The big redheaded detective reacted by sheer animal instinct, the same lightning fast reflexes that had saved his life many times before.

He finished pushing the door open and literally dove into the hall as if he were going into a pool His body lit flat on the carpet and he rolled to the side, pulling his big, black forty-five automatic from its belt holster as he did so. Before the door was fully open, his body was back against the side of the hall where it couldn’t be seen from the outside.

Shayne hadn’t heard the shot, but a big jet plane from the Miami Airport was thundering overhead at the time, and that would have masked the firing of a cannon.

Through the open door the street looked perfectly peaceful in the afternoon sun. There were no cars in sight anywhere.

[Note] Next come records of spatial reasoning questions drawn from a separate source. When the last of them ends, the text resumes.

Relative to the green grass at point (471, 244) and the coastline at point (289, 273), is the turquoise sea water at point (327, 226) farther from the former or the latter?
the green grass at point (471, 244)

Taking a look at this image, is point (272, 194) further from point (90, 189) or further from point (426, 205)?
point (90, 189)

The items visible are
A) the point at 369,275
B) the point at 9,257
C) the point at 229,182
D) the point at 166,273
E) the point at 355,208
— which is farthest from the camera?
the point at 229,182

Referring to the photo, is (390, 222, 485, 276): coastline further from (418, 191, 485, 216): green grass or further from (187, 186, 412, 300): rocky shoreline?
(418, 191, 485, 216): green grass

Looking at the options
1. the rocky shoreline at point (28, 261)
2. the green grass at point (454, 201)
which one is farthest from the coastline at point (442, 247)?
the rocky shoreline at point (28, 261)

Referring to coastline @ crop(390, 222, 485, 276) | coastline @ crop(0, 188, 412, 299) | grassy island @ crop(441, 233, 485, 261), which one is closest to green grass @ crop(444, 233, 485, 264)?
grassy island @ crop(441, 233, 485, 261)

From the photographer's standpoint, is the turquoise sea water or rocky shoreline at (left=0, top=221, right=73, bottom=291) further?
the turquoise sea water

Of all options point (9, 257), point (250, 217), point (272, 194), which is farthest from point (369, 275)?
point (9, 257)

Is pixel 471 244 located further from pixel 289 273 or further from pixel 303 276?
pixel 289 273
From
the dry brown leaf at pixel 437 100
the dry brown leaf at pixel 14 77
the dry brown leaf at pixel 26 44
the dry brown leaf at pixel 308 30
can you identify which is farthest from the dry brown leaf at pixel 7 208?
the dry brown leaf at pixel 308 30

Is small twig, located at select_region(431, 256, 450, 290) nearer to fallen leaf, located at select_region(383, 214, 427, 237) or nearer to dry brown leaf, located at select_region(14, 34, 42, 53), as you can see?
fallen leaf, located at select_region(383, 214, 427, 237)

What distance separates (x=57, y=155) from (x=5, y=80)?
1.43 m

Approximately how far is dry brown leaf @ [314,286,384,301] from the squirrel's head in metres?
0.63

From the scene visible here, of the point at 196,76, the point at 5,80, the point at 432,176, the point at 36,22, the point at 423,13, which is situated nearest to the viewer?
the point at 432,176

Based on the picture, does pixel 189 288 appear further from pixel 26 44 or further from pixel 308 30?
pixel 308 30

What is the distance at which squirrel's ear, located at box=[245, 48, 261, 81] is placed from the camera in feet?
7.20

In fact, nothing moved at all but a couple of feisty little dogs chasing each other back and forth on the far side of the street.

Shayne made sure nothing moved before he got to his feet and brushed splinters of glass off his suit.

“I hadn’t expected that in broad daylight,” he told himself. “There’s sure somebody doesn’t want me nosing around in here, and that has to mean that if there’s a treasure at least he didn’t get to it yet.”

There was no way for him to tell exactly where the bullet fired at him had come from. It could have been fired in or near any one of half a dozen houses. For the moment he didn’t even try to locate the slug and dig it out of the wall. Chief Gentry’s boys could take care of that little chore later on.

The first thing Shayne did was make a tour of the big house. It was discouraging. There were a lot of rooms and all of them were full of furniture, collectible items and just plain hoarded junk.

There were two big, expensive freezer units in the kitchen and another in the back hall on the ground floor. All three were jammed full of food, much of it labeled as expensive cuts of meat. Shayne noted two ten-pound packages of frozen lobster tails.

“He must have thought he’d stand siege in here,” the big man told the empty room. “Enough food here so he could eat himself to death before anybody broke in.”

Shayne knew that to search the house properly he’d have to thaw all that food. Suppose the old man had frozen a packet of hundred-dollar bills in with the lobster tails? It would take an army of men weeks to shake this place down properly. In the end the house might have to be taken apart stone by stone and timber by timber.

For the moment Shayne contented himself with tapping on walls and floors, looking for a sliding panel or hidden compartment. He didn’t find anything. He hadn’t really expected that he would.

When he left the house he took a suitcase full of old books and locked it in the trunk of his own car. “If that guy shot at me is still watching he may think I’ve got the stuff I was after and follow me. If he does. I’ll get him sooner or later.”

His next stop was at the address Gentry had given him for Calvin Harris. It was an apartment in a big old boomtime building. The paint was peeling and the door and window frames rotten with termite tunnels, but the rent was cheap and the rooms high-ceilinged and cool in the south Florida summer heat.

Mike Shayne spotted a police stake-out, a plainclothes detective sitting in an unmarked car watching the building, so he figured Harris probably hadn’t come home yet.

He was right. The apartment door was opened by an attractive young woman who admitted to being Mrs. Sally Harris. She wasn’t about to admit anything else, though.

Shayne gave her an appreciative grin. This young woman would have been a real stunner with new clothes and a few square meals to fill out her figure. He could see that times had been hard with the Harris family.

“No,” she said. “Cal ain’t here. I don’t know where he is and I have no idea when he’s coming back. Now will you get out of here and leave us alone?”

“What are you so mad at me for?” Shayne asked. “You don’t even know who I am. Maybe I just want to help Cal.”

“In a pig’s ear,” she said and gave him a bold and hostile look. “Nobody wants to help Cal. You’re just another one of them fly cops been coming around all day.”